No digas Turkey, di Túrkiye. La campaña político-lingüística iniciada en diciembre del pasado año por las autoridades de Ankara culminó la pasada semana con la adopción de Türkiye como nombre oficial del país.
El adalid y garante del proceso de cambio,
aparentemente sólo lingüístico, fue el presidente Recep Tayyip Erdogan, poco
conforme con la antigua denominación inglesa de su país. En inglés, Turkey significa
pavo. El nombre del país suele asociarse, pues, en los países anglosajones,
con la cena de Acción de Gracias, la Navidad o la celebración del Año Nuevo. Por
si fuera poco, el diccionario Cambridge añade otras acepciones, como fallo
grave o persona estúpida o tonta. Bastante, para herir la
susceptibilidad de los herederos de la gloriosa tradición del Imperio Otomano,
poco propensos a aguantar las mofas de maleducados angloparlantes.
Türkiye es la
mejor representación y expresión de la cultura, la civilización y los valores
del pueblo turco, manifestó Erdogan al iniciar
los trámites para el cambio de nombre del país.
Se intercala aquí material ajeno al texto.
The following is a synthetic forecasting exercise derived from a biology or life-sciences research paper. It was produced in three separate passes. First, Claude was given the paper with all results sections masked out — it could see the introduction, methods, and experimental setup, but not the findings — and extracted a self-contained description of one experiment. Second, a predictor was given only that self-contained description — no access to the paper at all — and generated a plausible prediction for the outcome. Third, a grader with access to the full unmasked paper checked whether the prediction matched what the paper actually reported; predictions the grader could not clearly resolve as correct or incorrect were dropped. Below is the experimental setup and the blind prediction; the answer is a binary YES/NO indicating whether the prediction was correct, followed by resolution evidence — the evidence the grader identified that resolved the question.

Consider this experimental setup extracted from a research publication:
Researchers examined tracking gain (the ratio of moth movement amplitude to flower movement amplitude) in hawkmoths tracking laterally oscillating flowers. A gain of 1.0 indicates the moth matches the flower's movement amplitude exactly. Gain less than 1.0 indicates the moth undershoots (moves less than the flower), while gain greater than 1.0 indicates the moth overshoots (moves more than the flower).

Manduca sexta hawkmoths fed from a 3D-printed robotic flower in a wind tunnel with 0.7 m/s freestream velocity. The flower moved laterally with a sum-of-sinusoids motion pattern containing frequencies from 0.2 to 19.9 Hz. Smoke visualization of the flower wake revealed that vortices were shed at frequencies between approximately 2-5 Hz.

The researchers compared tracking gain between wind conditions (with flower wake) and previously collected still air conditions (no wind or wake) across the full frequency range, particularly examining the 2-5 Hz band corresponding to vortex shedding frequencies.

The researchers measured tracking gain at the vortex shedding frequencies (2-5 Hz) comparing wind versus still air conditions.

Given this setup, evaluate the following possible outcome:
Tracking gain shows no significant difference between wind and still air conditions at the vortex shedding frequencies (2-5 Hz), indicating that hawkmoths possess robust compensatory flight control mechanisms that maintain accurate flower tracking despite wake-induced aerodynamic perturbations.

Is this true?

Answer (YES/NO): NO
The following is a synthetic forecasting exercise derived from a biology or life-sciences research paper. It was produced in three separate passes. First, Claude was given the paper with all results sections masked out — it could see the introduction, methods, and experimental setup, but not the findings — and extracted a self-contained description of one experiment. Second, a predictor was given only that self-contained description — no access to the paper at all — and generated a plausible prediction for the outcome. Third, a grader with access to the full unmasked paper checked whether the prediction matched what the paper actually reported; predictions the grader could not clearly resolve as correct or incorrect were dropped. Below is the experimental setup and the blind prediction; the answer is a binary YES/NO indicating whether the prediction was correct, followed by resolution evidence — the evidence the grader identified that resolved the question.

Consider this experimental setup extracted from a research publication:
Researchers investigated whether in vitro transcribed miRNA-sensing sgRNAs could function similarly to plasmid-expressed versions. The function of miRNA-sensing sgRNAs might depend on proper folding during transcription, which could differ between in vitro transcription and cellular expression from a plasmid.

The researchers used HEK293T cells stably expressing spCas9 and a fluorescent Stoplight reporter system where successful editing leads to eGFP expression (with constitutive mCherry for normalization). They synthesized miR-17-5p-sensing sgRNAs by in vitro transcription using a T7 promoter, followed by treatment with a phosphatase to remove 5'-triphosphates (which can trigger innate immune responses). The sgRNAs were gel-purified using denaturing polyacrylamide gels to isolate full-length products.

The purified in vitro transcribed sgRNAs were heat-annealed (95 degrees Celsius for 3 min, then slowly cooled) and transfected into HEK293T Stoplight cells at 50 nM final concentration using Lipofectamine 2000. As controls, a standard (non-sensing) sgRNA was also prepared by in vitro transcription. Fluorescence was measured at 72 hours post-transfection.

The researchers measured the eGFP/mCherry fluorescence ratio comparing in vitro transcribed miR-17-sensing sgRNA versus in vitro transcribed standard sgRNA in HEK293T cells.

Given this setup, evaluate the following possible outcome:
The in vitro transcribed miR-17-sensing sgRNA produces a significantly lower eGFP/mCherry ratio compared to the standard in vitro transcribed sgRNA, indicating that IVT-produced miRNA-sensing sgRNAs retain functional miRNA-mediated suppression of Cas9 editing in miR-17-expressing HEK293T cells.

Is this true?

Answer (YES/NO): NO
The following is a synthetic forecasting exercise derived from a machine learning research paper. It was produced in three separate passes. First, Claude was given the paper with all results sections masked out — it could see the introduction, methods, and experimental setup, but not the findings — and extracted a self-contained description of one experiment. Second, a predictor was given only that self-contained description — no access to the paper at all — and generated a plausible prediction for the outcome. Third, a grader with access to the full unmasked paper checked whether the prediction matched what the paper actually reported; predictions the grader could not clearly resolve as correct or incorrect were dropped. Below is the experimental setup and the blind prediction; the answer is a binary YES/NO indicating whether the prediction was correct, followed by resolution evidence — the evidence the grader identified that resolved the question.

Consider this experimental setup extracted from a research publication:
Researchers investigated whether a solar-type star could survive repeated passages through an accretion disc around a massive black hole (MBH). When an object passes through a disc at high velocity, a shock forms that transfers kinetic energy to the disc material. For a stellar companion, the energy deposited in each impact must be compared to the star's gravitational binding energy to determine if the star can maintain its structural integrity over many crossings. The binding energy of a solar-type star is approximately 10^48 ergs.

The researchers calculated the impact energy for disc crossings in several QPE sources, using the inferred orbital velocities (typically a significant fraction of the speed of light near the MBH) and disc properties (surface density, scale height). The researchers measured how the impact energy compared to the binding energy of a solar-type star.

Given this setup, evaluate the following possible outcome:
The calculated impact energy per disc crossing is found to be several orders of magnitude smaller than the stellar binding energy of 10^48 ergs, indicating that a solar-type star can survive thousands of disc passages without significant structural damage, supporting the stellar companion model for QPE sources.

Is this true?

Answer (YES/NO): NO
Pero el decreto presidencial de
diciembre tenía que contar con el aval de… las Naciones Unidas. La esperada luz
verde de Nueva York llegó la pasada semana. A partir del 1 de junio, Turquía
pasaba a llamarse oficialmente Türkyie.
¿Türkyie? La nueva denominación fue
utilizada durante los últimos meses de 2021 por los organismos oficiales, la
emisora nacional TRT y la agencia de noticias Anadolu. De hecho, el cambio de marca
país había sido solicitado en 2020 por la Asamblea Nacional de Exportadores,
que exigió abandonar el irónico Made in Turkey por Made in Türkyie. Al
final, los exportadores se salieron con la suya. ¿Sólo los exportadores?
En
realidad, el acta de nacimiento de Turquía se remonta a 1923. Antes de esta
fecha, el territorio que ocupa hoy Türkyie formaba parte del Imperio
Otomano. La Primera Guerra Mundial acabó con el Imperio; los pobladores de
Anatolia encontraron, sin embargo, a su salvador. Se trataba de un militar
turco nacido en la cosmopolita ciudad de Salónica, en la antigua Macedonia
otomana. Mustafá Kemal Atatürk, que llevó a cabo una política rupturista, fue
el verdadero artífice de la creación del país moderno.
El nuevo Estado ideado por
Atatürk (padre de los turcos) pretendía acabar con las estructuras obsoletas del
Imperio, para convertirse en una república secular. Se separó la Religión del Estado
y se procedió a un férreo control de las instituciones islámicas. Se cambió la capital
de Constantinopla (ahora Estambul) a Ankara, se cambió el alfabeto árabe por el
romano, se introdujo el apellido, inexistente antes de 1923 y, por ende, aunque
no menos importante, se concedió el derecho de voto a la mujer. Conviene
recordar que el sufragio femenino se introdujo en Europa continental a partir
de 1919, después de la Primera Guerra Mundial. Por
otro lado, las mujeres que ostentaban cargos públicos no podían usar la
vestimenta musulmana.
Pero muchas de las reformas de Atatürk no fueron ni
son del agrado del sector más conservador de la sociedad turca. Los partidos de
corte islámico, que surgieron durante la segunda mitad del pasado siglo, no
dudaron en atacar las estructuras kemalistas del Estado o de contemplar pura
y simplemente la abolición de algunas normas, incompatibles con su percepción
del país.
En 2002, cuando el AKP de Erdogan – una agrupación islamista
moderna – se hizo con las riendas del poder, algunos politólogos y analistas
especularon con el posible desmantelamiento gradual del kemalismo y su
sustitución por estructuras más tradicionales, como por ejemplo el neo-otomanismo.
¿Será la consigna No digas Turkey, di Túrkiye un mero episodio de este soterrado combate?